▶ **CONSIGNE 1**
Recopiez à l'identique les lignes des données à traiter, de celle qui contient « How much of » jusqu'à la dernière ligne, toutes deux incluses.

▶ **EXTRAIT DU DOCUMENT**
============================================================

Comment rendre les algorithmes responsables ?

Nicholas Diakopoulos (@ndiakopoulos), de l’université du Maryland et Sorelle Friedler (@khphd), de l’Institut de recherche Data & Society, viennent de publier dans la Technology Review, une synthèse de leurs recherches établissant 5 principes pour rendre les algorithmes responsables.

A savoir :

  • La responsabilité : « Pour tout système algorithmique, il doit y avoir une personne ayant le pouvoir de faire face à ses effets indésirables individuels ou sociétaux en temps opportun. Il ne s’agit pas d’une simple déclaration de responsabilité juridique, mais plutôt de mettre l’accent sur les voies de recours, le dialogue public et l’autorité interne de recours. Cela pourrait être aussi simple que de donner à quelqu’un de votre équipe technique le pouvoir interne et les ressources nécessaires pour changer le système, en s’assurant que les coordonnées de cette personne soient accessibles au public. »
  • L’explicabilité : « Toute décision produite par un système algorithmique devrait être expliquée aux personnes concernées par ces décisions ». Ces explications doivent être accessibles et compréhensibles pour le public cible et pas purement techniques. Elles doivent favoriser une meilleure compréhension et aider les utilisateurs à contester des erreurs apparentes ou des données erronées.
  • L’exactitude : Les algorithmes font des erreurs, que ce soit en raison des erreurs de données en entrée ou en raison des incertitudes statistiques en sorties. Le principe d’exactitude suggère que les sources d’erreur et d’incertitude doivent être identifiées, consignées et comparées, car comprendre la nature des erreurs produites par un système algorithmique peut éclairer les procédures d’atténuation.
  • L’auditabilité : Le principe d’auditabilité stipule que des algorithmes doivent être développés pour permettre à des tiers de sonder et de revoir le comportement d’un algorithme. L’enjeu ici est de conduire à une conception plus consciente des correctifs à apporter. Du fait de la difficulté de remplir des conditions de transparence, les auteurs suggèrent un développement de formes d’audit privés qui pourraient fournir une forme d’assurance publique, comme le font les cabinets d’expertise comptable ou de certification des comptes pour la comptabilité.
  • La justiciabilité : Pour éviter les biais des décisions automatisées, les algorithmes qui prennent des décisions au sujet des individus doivent être évalués pour mesurer leurs effets discriminatoires. Les résultats et critères de ces évaluations devant être expliqués et rendus publics à leur tour.

============================================================

▶ **DONNÉES À TRAITER**
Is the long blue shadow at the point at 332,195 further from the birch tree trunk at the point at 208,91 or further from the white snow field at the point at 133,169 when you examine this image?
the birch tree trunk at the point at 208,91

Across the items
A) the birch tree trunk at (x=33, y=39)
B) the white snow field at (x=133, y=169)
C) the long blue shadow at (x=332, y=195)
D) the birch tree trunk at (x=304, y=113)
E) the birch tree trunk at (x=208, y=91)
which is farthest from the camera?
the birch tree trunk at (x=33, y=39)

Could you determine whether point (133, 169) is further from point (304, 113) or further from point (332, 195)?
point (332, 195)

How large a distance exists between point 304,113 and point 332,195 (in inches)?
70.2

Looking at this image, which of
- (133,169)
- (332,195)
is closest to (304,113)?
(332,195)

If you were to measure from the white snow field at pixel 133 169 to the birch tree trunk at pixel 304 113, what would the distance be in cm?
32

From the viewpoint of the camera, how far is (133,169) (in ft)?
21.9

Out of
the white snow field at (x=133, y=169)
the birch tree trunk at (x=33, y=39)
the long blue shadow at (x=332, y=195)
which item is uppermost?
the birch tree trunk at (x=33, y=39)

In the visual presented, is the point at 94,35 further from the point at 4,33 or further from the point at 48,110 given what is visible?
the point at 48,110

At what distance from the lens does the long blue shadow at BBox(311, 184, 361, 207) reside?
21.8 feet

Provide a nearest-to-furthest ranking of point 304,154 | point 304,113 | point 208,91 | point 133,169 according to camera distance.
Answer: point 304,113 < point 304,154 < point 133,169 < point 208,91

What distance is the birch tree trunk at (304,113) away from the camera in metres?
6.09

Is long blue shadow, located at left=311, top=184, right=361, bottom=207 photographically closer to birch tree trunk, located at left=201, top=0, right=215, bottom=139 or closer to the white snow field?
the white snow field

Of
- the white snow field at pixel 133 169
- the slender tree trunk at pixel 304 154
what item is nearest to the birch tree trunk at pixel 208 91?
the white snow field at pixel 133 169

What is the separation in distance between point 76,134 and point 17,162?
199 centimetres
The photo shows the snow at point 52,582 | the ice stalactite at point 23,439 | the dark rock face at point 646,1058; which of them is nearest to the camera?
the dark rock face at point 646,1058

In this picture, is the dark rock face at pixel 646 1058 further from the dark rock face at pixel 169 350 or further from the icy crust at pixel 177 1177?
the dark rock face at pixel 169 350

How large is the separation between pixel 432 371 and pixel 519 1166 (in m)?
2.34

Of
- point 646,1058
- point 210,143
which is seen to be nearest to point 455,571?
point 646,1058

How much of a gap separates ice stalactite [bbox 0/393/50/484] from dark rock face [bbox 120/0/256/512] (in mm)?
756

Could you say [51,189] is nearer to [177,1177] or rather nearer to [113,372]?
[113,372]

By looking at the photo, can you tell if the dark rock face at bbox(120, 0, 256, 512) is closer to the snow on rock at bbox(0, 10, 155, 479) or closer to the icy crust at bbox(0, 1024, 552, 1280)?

============================================================

▶ **CONSIGNE 2**
Réécrivez le passage de l'extrait compris entre « Comment rendre les » et « les algorithmes responsables. », inclus, en changeant « algorithmes » en « programmes ».

▶ **RÉSULTAT ATTENDU 1**
How much of a gap separates ice stalactite [bbox 0/393/50/484] from dark rock face [bbox 120/0/256/512] (in mm)?
756

Could you say [51,189] is nearer to [177,1177] or rather nearer to [113,372]?
[113,372]

By looking at the photo, can you tell if the dark rock face at bbox(120, 0, 256, 512) is closer to the snow on rock at bbox(0, 10, 155, 479) or closer to the icy crust at bbox(0, 1024, 552, 1280)?

▶ **RÉSULTAT ATTENDU 2**
Comment rendre les programmes responsables ?

Nicholas Diakopoulos (@ndiakopoulos), de l’université du Maryland et Sorelle Friedler (@khphd), de l’Institut de recherche Data & Society, viennent de publier dans la Technology Review, une synthèse de leurs recherches établissant 5 principes pour rendre les programmes responsables.